Rewrite the entries from the line with "From farthest to" through the last entry, replacing "nearer" with "closer" and leaving everything else unchanged.

┌──

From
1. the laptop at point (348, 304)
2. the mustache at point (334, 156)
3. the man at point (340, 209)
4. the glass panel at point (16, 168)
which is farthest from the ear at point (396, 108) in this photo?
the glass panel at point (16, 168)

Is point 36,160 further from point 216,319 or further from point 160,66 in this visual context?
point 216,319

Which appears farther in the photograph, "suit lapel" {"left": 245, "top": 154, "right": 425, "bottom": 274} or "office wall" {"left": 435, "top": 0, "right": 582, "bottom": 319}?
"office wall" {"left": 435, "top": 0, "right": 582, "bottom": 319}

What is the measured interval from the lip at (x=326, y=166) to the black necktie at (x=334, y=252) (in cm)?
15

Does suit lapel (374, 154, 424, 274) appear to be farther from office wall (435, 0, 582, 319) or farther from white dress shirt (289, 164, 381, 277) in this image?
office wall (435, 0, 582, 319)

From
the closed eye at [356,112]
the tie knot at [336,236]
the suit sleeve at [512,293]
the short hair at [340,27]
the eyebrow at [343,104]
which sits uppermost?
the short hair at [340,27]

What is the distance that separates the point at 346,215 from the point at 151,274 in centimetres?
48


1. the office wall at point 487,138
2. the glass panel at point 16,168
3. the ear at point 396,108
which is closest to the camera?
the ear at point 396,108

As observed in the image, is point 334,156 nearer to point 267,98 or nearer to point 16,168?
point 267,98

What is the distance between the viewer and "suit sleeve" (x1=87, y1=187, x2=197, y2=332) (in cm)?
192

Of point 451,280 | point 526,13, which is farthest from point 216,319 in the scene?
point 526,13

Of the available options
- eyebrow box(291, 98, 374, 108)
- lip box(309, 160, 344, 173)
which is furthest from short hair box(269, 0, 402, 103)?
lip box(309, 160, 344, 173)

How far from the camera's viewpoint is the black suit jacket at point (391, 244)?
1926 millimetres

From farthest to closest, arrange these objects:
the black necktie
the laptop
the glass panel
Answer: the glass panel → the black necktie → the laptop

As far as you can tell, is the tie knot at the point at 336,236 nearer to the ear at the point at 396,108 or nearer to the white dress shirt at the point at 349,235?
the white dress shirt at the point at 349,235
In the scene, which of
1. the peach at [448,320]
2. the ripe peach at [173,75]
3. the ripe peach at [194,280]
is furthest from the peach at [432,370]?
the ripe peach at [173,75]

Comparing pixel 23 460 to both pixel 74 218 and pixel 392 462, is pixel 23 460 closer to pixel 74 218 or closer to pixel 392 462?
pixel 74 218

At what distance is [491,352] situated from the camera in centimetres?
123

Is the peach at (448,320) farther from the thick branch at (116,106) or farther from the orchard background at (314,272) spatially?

└──

**CORRECT RESULT**
From farthest to closest, arrange these objects:
the black necktie
the laptop
the glass panel
Answer: the glass panel → the black necktie → the laptop

As far as you can tell, is the tie knot at the point at 336,236 closer to the ear at the point at 396,108 or closer to the white dress shirt at the point at 349,235?
the white dress shirt at the point at 349,235
In the scene, which of
1. the peach at [448,320]
2. the ripe peach at [173,75]
3. the ripe peach at [194,280]
is furthest from the peach at [432,370]?
the ripe peach at [173,75]

Comparing pixel 23 460 to both pixel 74 218 and pixel 392 462, is pixel 23 460 closer to pixel 74 218 or closer to pixel 392 462?
pixel 74 218

At what distance is [491,352] situated from the camera in centimetres?
123

Is the peach at (448,320) farther from the thick branch at (116,106) or farther from the orchard background at (314,272) spatially?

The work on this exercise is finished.